Stored items
+---+
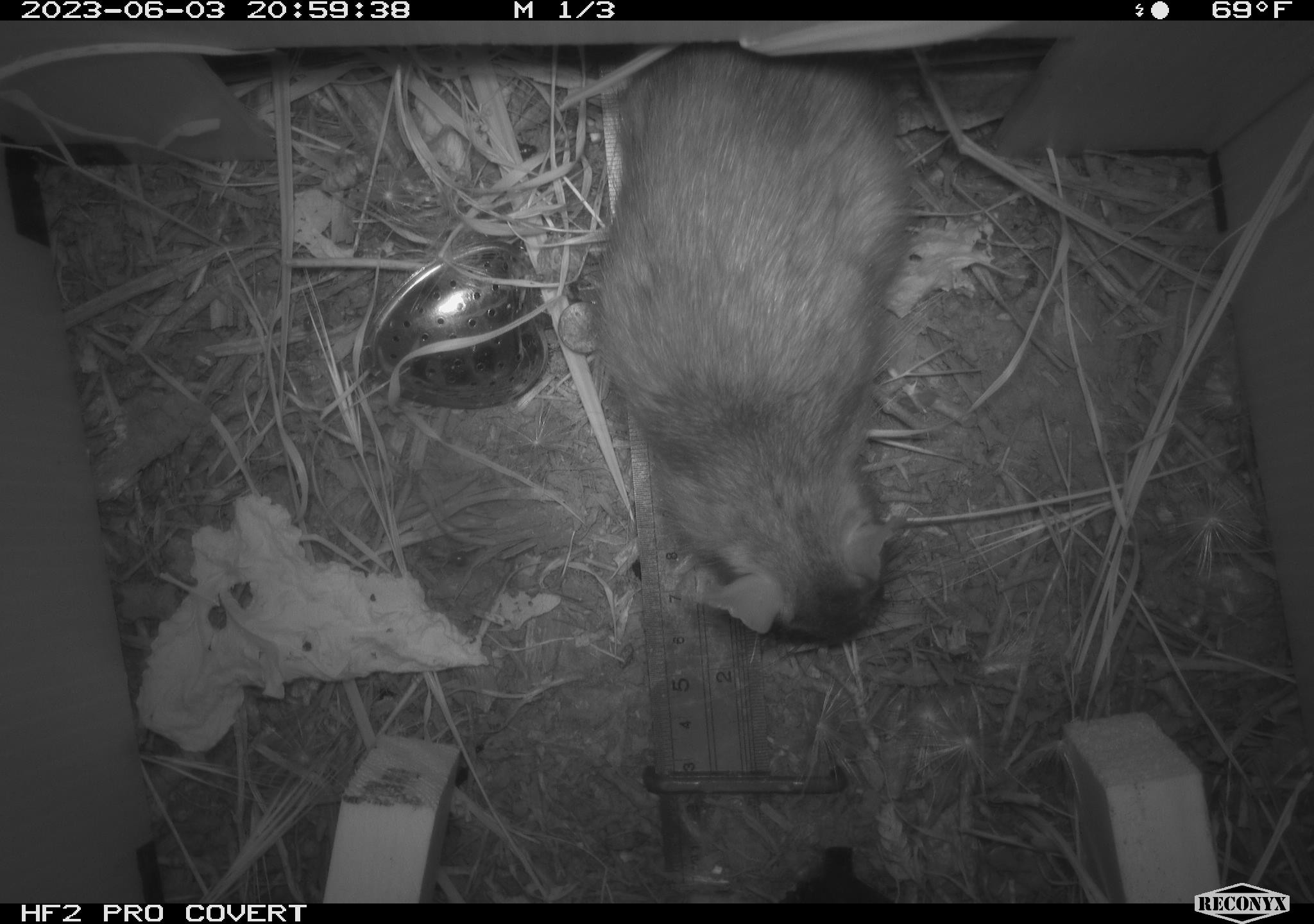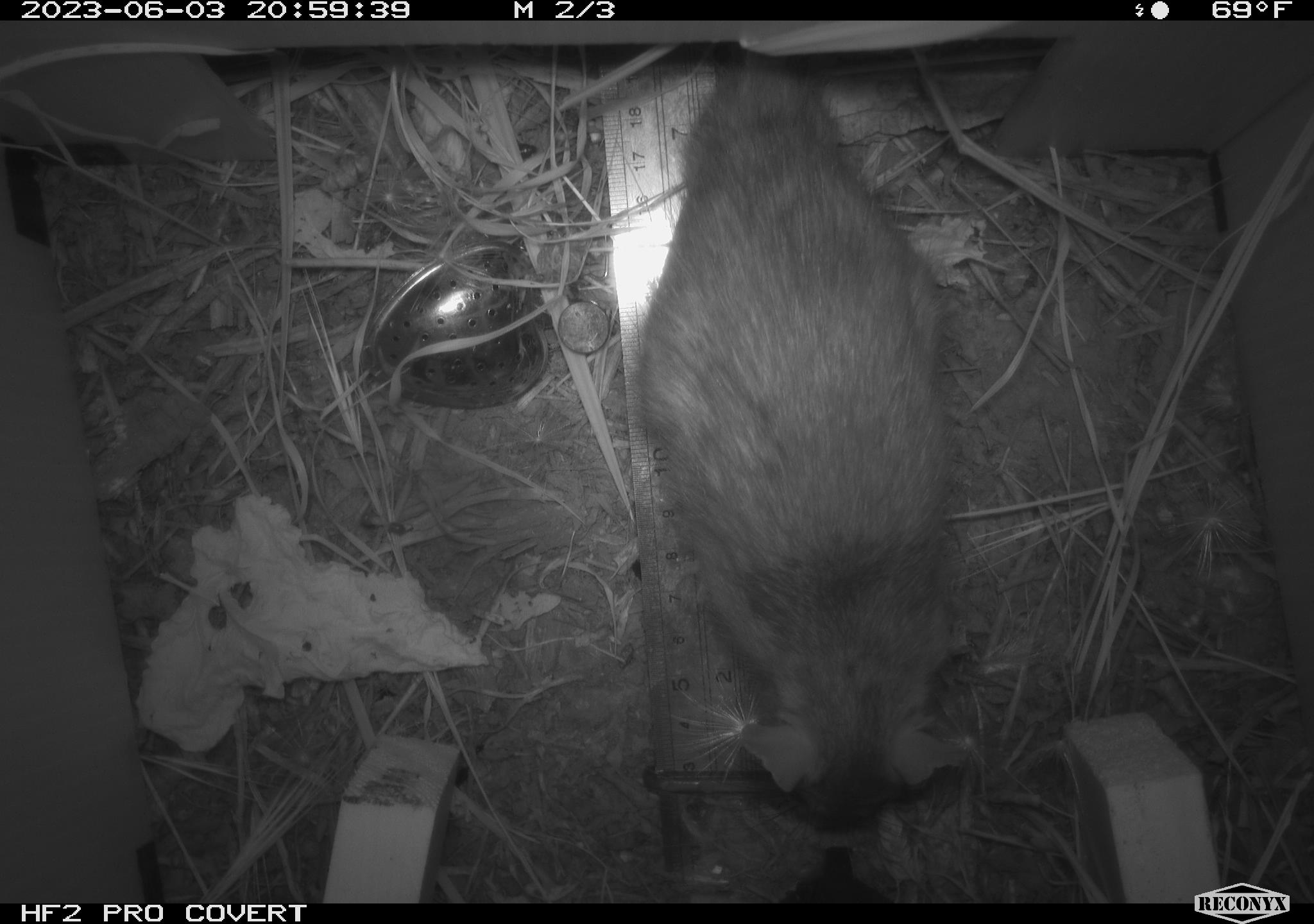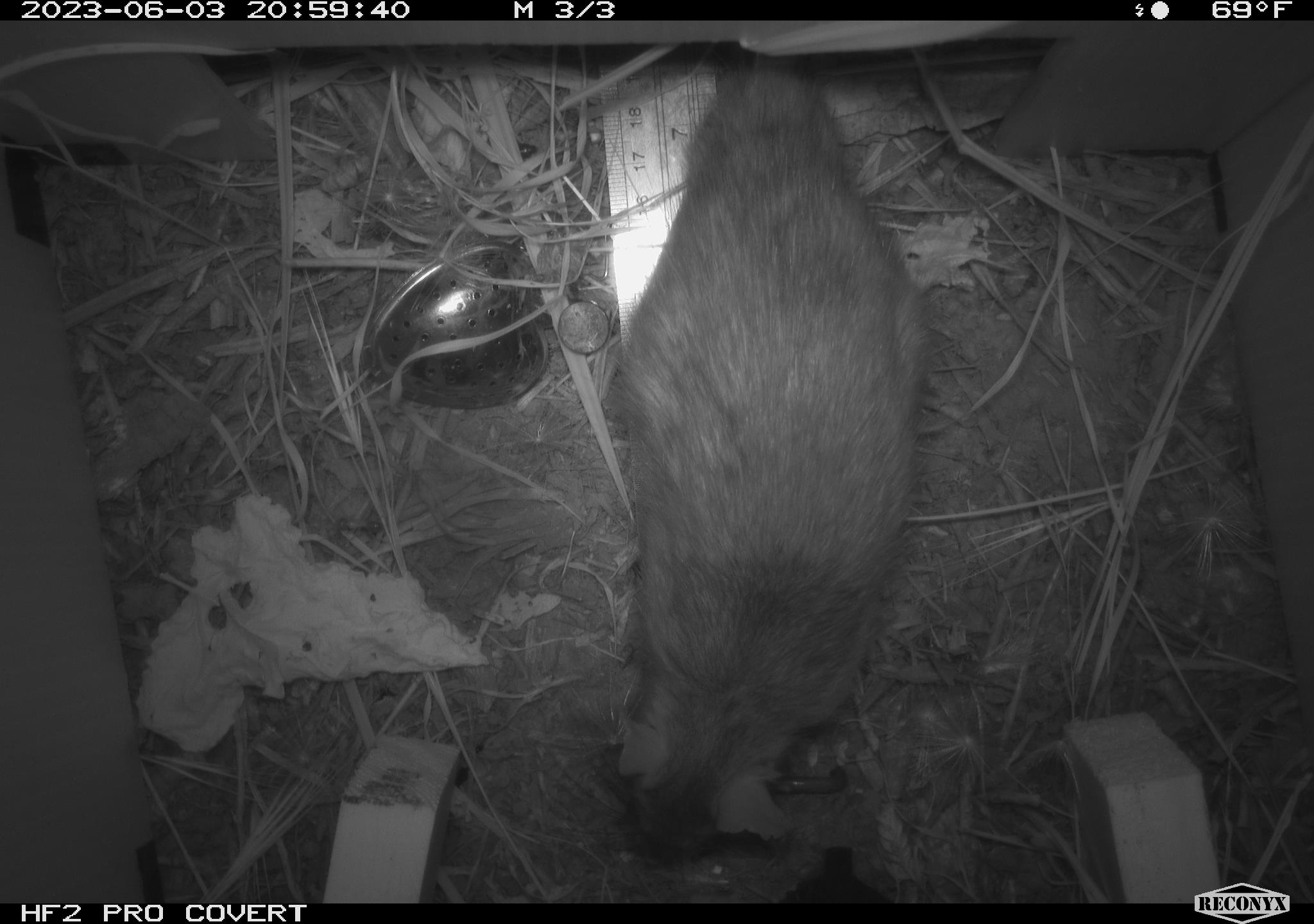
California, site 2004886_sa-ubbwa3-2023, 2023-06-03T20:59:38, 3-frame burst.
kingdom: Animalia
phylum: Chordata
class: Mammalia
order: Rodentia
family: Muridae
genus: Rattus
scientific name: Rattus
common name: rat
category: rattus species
+---+
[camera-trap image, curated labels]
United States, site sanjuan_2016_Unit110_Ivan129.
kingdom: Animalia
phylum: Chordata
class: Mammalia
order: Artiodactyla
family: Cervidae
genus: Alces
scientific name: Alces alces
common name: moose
+---+
**WHAT IS NEEDED**. All that is wanted is a faithful reproduction of the line above with "2023-06-03T20:59:38, 3-frame burst.", the line with "category: rattus species", and every line in between.

**ANSWER AREA**.
California, site 2004886_sa-ubbwa3-2023, 2023-06-03T20:59:38, 3-frame burst.
kingdom: Animalia
phylum: Chordata
class: Mammalia
order: Rodentia
family: Muridae
genus: Rattus
scientific name: Rattus
common name: rat
category: rattus species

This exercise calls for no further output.